Registry and Discovery

Agents register with a named Registry:

# Registration happens in AgentServer.start_link
Registry.register(Sagents.Registry, agent_id, %{})

# Discovery
AgentServer.list_running_agents()
# => ["conversation-1", "conversation-2"]

AgentServer.whereis("conversation-1")
# => #PID<0.1234.0>

Supervision Tree

Application Supervisor

 Phoenix.PubSub (:my_pubsub)

 Sagents.Registry

 Sagents.FileSystemSupervisor (DynamicSupervisor)
    FileSystemServer ({:user, 1})      # Scoped independently
    FileSystemServer ({:user, 2})
    FileSystemServer ({:project, 42})  # Can be shared across agents

 Sagents.AgentsDynamicSupervisor (DynamicSupervisor)
    
     AgentSupervisor ("conversation-1")
        AgentServer
        SubAgentsDynamicSupervisor
            SubAgentServer
            SubAgentServer
    
     AgentSupervisor ("conversation-2")
        ...
    
     ...

Flexible Scoping: FileSystemServer lives outside the AgentSupervisor tree, allowing different scoping strategies.

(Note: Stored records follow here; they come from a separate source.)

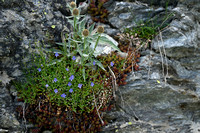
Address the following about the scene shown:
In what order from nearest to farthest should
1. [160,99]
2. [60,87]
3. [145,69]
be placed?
[60,87], [160,99], [145,69]

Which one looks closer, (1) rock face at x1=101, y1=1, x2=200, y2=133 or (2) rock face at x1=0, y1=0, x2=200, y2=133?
(2) rock face at x1=0, y1=0, x2=200, y2=133

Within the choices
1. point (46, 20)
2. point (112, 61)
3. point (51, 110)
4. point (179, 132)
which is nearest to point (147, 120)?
point (179, 132)

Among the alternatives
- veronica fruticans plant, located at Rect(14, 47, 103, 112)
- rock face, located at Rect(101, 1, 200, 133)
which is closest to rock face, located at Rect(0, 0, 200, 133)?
rock face, located at Rect(101, 1, 200, 133)

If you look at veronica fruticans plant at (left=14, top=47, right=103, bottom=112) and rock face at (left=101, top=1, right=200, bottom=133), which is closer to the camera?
veronica fruticans plant at (left=14, top=47, right=103, bottom=112)

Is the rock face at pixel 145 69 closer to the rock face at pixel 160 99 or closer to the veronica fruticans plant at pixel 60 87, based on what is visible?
the rock face at pixel 160 99

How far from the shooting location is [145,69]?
4184 mm

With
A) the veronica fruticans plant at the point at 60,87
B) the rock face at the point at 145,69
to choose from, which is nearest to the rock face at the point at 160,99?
the rock face at the point at 145,69

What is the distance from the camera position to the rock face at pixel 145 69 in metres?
3.56

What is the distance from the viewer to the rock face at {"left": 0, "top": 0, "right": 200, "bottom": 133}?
3561mm

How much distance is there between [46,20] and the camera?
157 inches

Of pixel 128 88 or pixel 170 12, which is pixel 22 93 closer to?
pixel 128 88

For example:

  • User-scoped filesystem: All of a user's conversations share the same files
  • Project-scoped filesystem: Multiple users' conversations on the same project share files
  • Conversation-scoped filesystem: Each conversation has isolated files

Agents reference their filesystem by scope tuple (e.g., filesystem_scope: {:user, 123}), and the FileSystem middleware looks up or starts the appropriate FileSystemServer.

Error Handling

Agent Crashes

If an AgentServer crashes:

  1. Supervisor restarts it
  2. State is lost (unless persisted)
  3. Clients receive {:agent_shutdown, %{reason: :crash}}

To preserve state across crashes, enable auto-save:

AgentServer.start_link(
  agent: agent,
  auto_save: [
    callback: &MyApp.save_state/2,
    interval: 30_000  # Save every 30 seconds
  ]
)

LLM Errors

LLM API errors are handled gracefully:

case LLMChain.run(chain) do
  {:ok, chain} ->
    # Success
    {:ok, extract_state(chain)}

  {:error, chain, reason} ->
    # Broadcast error, keep state intact
    broadcast(:status_changed, :error, reason)
    {:error, reason}
end

Tool Execution Errors

Tool errors are returned to the LLM as tool results:

# If tool function returns {:error, reason}
%ToolResult{
  tool_call_id: call_id,
  content: "Error: #{reason}",
  is_error: true
}

The LLM can then decide how to proceed (retry, ask user, etc.).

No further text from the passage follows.